Über 50.000 Euro kann sich der Clean Winners e.V. freuen. So hoch war der Erlös aus den Attraktionen des Opernball Albrecht Dürer im Opernhaus des Staatstheater Nürnberg gefeiert wurde. Davis-Cup-Sieger Charly Steeb, Sportunternehmer Stefan Schaffelhuber und TV-Moderator Thomas Ohrner nahmen den Spendenscheck entgegen.
(Foto Missbach: Staatsintendant Peter Theiler, Theophil Graband, Charly Steeb)

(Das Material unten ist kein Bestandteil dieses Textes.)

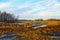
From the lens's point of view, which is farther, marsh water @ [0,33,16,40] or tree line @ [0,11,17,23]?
tree line @ [0,11,17,23]

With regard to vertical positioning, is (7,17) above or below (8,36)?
above

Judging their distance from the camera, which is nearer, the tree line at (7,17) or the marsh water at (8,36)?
the marsh water at (8,36)

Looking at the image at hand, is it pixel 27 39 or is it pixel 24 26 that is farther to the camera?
pixel 24 26

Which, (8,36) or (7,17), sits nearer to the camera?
(8,36)

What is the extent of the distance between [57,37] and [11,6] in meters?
1.52

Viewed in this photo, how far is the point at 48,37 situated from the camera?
326 centimetres

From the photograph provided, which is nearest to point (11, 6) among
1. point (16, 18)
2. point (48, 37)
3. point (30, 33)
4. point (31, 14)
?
point (16, 18)

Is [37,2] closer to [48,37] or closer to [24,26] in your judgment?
[24,26]

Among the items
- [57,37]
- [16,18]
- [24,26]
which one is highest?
[16,18]

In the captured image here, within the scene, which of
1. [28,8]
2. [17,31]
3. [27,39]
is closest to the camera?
[27,39]

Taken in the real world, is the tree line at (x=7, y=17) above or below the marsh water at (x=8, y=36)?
above

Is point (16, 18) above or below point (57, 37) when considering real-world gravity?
above

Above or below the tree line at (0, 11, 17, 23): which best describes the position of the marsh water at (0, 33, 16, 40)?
below

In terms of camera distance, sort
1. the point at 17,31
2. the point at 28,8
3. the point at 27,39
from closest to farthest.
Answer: the point at 27,39 → the point at 17,31 → the point at 28,8
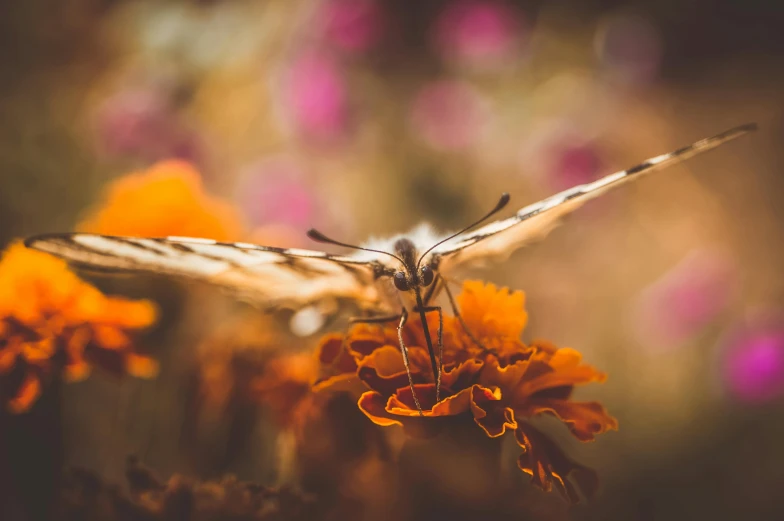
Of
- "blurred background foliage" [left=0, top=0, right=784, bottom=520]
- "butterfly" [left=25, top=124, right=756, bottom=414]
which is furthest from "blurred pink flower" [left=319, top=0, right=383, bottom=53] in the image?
"butterfly" [left=25, top=124, right=756, bottom=414]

Strahlende Gesichter, nicht nur wegen des rauschenden Festes: TV-
Moderator und langjähriger Clean Winners Botschafter Thomas Ohrner
freute sich gemeinsam mit den Clean Winners-Gründern Charly Steeb und Stefan Schaffelhuber über die stolze Summe von 50.000 Euro, die auf dem neunten Nürnberger Opernball Albrecht Dürer eingesammelt wurde. Rund 3000 Gäste feierten im Opernhaus der Frankenmetropole den Auftakt der Theatersaison 2010/2011.
Seit Jahren kommt der Erlös aus den Attraktionen des Opernball Albrecht Dürer dem „Guten Zweck“ zugute. Er fördert Projekte oder Institutionen, die sich um Menschen und Kinder aus der Metropolregion Nürnberg kümmern.

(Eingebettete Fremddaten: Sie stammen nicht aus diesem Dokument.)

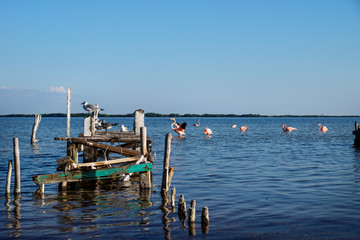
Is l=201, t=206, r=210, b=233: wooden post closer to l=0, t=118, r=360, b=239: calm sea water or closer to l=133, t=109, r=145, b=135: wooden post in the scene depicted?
l=0, t=118, r=360, b=239: calm sea water

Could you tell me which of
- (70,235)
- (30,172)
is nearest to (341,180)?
(70,235)

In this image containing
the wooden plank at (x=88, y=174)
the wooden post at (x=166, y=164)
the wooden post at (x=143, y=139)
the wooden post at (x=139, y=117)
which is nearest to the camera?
the wooden plank at (x=88, y=174)

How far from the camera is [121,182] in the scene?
16.5 m

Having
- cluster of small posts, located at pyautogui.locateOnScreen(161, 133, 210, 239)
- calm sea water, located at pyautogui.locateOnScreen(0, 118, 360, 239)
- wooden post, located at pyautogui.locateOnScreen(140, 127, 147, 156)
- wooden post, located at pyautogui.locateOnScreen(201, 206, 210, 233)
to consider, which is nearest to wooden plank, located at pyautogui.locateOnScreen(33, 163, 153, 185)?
wooden post, located at pyautogui.locateOnScreen(140, 127, 147, 156)

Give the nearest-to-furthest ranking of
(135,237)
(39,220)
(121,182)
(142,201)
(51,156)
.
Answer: (135,237), (39,220), (142,201), (121,182), (51,156)

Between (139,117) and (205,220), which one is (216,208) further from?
(139,117)

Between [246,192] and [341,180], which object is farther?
[341,180]

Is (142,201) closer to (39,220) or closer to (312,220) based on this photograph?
(39,220)

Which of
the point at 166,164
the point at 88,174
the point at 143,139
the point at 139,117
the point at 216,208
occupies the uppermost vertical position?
the point at 139,117

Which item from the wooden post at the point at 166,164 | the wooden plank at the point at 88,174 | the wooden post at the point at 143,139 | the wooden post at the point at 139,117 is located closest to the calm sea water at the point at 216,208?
the wooden post at the point at 166,164

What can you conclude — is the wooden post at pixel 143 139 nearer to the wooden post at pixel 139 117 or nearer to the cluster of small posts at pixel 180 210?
the cluster of small posts at pixel 180 210

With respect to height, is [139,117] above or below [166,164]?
above

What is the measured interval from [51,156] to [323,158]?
57.4 feet

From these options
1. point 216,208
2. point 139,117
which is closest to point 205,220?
point 216,208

Dieses Jahr hatte der Clean Winners e.V. den Zuschlag für die Förderung erhalten. Speziell die Standorte in Nürnberg und Eckental werden damit unterstützt.
Bei der Scheckübergabe in der Ballnacht um 1 Uhr bedankte sich Clean
Winners Initiator Charly Steeb für die großzügige Spende. Damit wäre, so der ehemalige Tennisprofi in seiner Rede, nicht nur die Finanzierung der zwei Clean Winners Standorte für zwei Jahre gesichert, sondern „sozusagen als Sahnehäubchen kann ein großer Wunsch der Kinder nun erfüllt werden: das gemeinsame Jugendsommercamp im Erlebnispark von Schloss Thurn im nächsten Jahr“.

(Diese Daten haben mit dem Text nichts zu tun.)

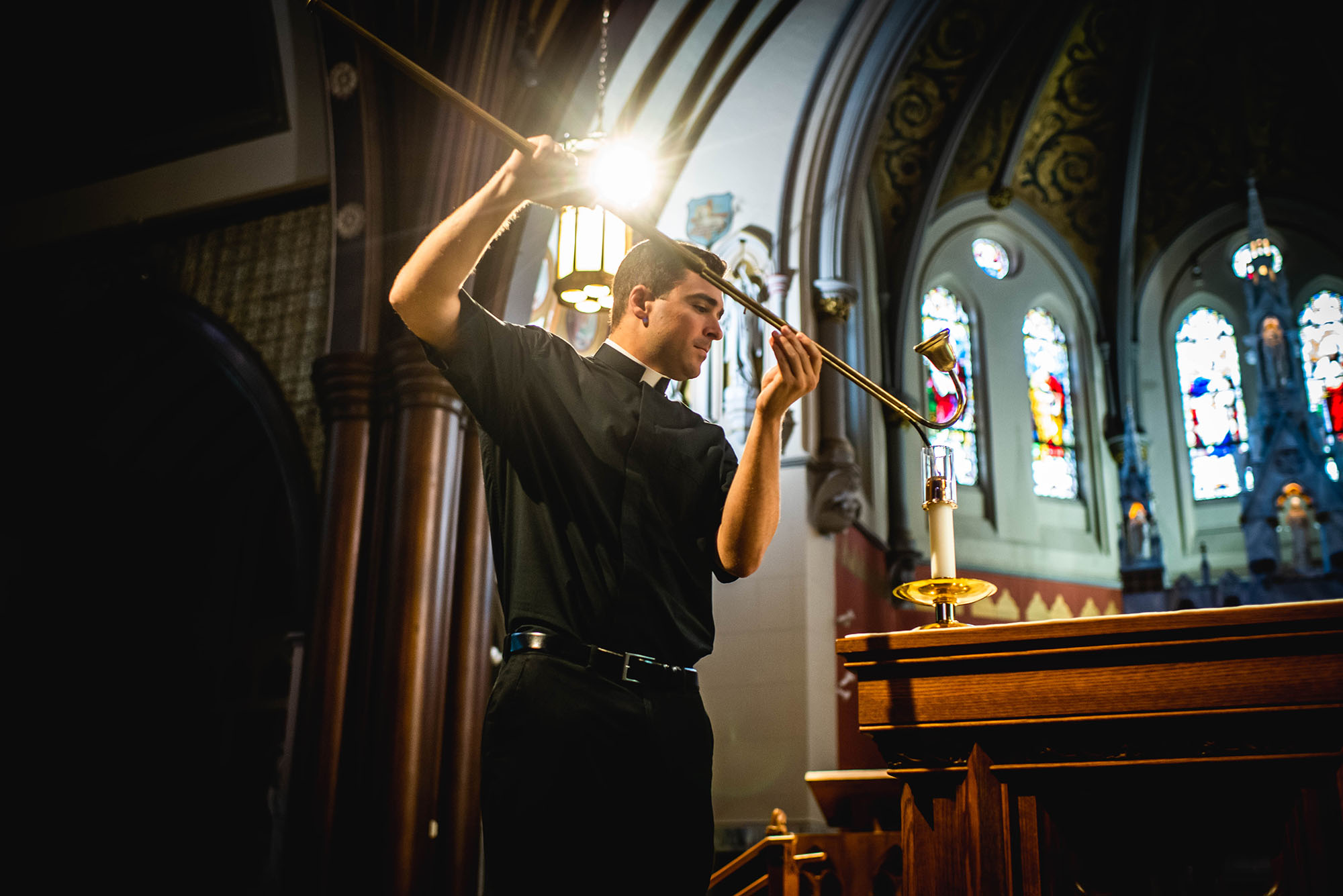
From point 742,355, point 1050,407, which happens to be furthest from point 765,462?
point 1050,407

Der Erlös für den „Guten Zweck“ setzte sich aus verschiedenen Attraktionen zusammen. Er stammte in erster Linie aus den Einnahmen bei der traditionellen Tombola, eine der Hauptattraktionen des Opernballs. Dank der Unterstützung der Sponsoren und vieler Stifter konnten auch für dieses Jahr wieder zehn hochwertige Preise ausgelobt werden, darunter Preise von Juwelier Kuhnle und Noris-IB. Der Hauptpreis war ein nagelneues Auto der A-Klasse von Mercedes-Benz.